El anuncio del presidente Calderón sobre la deducibilidad de las colegiaturas desató polémica. Aplausos en algunos sectores y una salva de críticas recibieron la decisión presidencial.

Se estima que la medida podría beneficiar a un millón y medio de familias. En su conjunto, una matrícula en escuelas privadas de tres millones de estudiantes, poco más del 10 por ciento del total del jardín de niños a bachillerato.

Entre las aristas del tema una me preocupa: la justificación de que se estimulará el sacrificio, lo dicen así, de quienes pagan colegiaturas. Entonces, pregunto: ¿quién envía a sus hijos a la escuela pública no se esfuerza?

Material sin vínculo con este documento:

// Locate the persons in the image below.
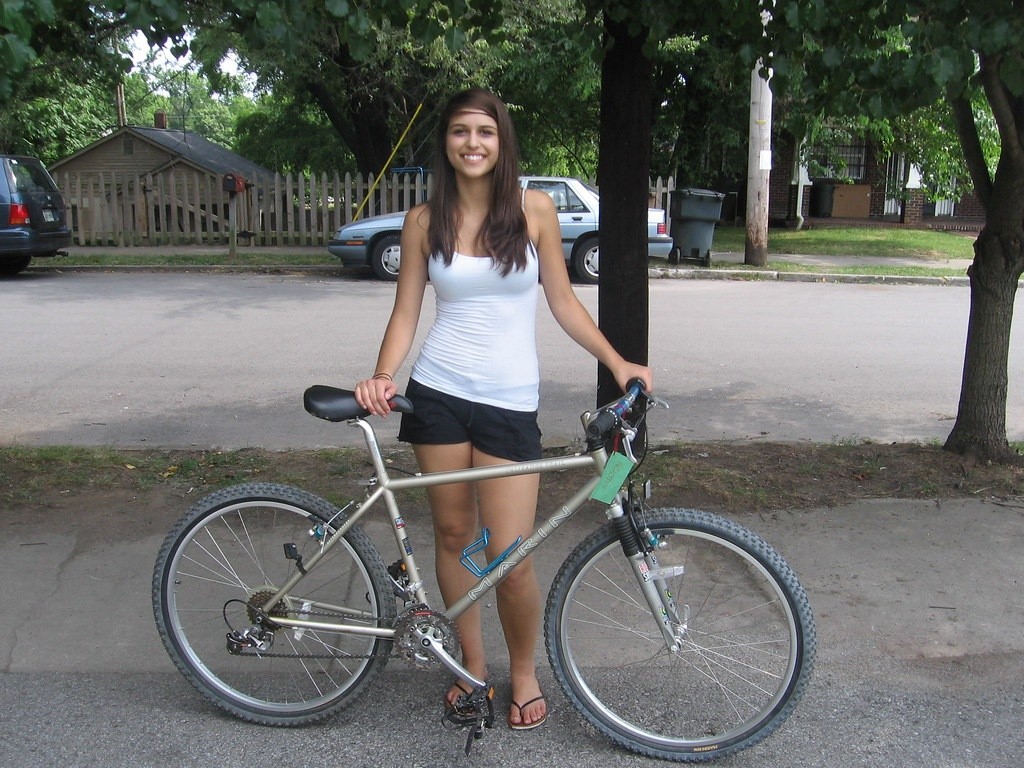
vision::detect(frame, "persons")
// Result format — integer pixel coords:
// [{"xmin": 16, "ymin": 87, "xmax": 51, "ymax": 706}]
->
[{"xmin": 353, "ymin": 87, "xmax": 653, "ymax": 729}]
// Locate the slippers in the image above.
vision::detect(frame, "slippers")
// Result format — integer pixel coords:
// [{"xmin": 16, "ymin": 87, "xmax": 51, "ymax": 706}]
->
[
  {"xmin": 508, "ymin": 681, "xmax": 547, "ymax": 730},
  {"xmin": 443, "ymin": 681, "xmax": 474, "ymax": 711}
]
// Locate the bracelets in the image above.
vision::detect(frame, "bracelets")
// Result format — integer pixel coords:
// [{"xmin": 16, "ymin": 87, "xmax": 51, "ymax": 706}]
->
[{"xmin": 371, "ymin": 373, "xmax": 393, "ymax": 382}]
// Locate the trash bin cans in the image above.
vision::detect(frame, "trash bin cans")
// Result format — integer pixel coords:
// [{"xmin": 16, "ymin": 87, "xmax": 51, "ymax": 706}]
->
[
  {"xmin": 662, "ymin": 188, "xmax": 726, "ymax": 268},
  {"xmin": 809, "ymin": 178, "xmax": 836, "ymax": 218}
]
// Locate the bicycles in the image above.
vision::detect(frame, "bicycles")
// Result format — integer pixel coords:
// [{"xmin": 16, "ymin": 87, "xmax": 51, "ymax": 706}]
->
[{"xmin": 149, "ymin": 375, "xmax": 818, "ymax": 763}]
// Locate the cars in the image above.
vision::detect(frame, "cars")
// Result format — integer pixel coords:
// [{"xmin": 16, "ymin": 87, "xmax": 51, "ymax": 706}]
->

Hay una peligrosa suposición muy discutible: sólo en las escuelas privadas se hacen esfuerzos dignos de reconocimiento y, por tanto, ameritan ser recompensados. ¿Y el otro 90 por ciento de los mexicanos que estudian en las miles de escuelas públicas, muchas de ellas en condiciones paupérrimas?

En un contexto de enorme pobreza hay otras interrogantes: ¿cuántos mexicanos y colimenses tienen condiciones económicas para pagar colegiaturas y demás gastos que implican las escuelas particulares? ¿Es la escuela privada una opción al alcance de todos los mexicanos?

La discusión obliga de nuevo a la afirmación de que un estado democrático tiene el deber de proporcionar educación pública de calidad.

Finalmente, según cálculos oficiales el costo de la medida será de 13 mil millones de pesos. Dicha cantidad, dice el rector de la UNAM, representa la mitad de los recursos para acabar con el analfabetismo en el país. Pregunto: ¿desde hace décadas no habría válido la pena tal inversión para que seis millones de mexicanos aprendieran a leer y escribir?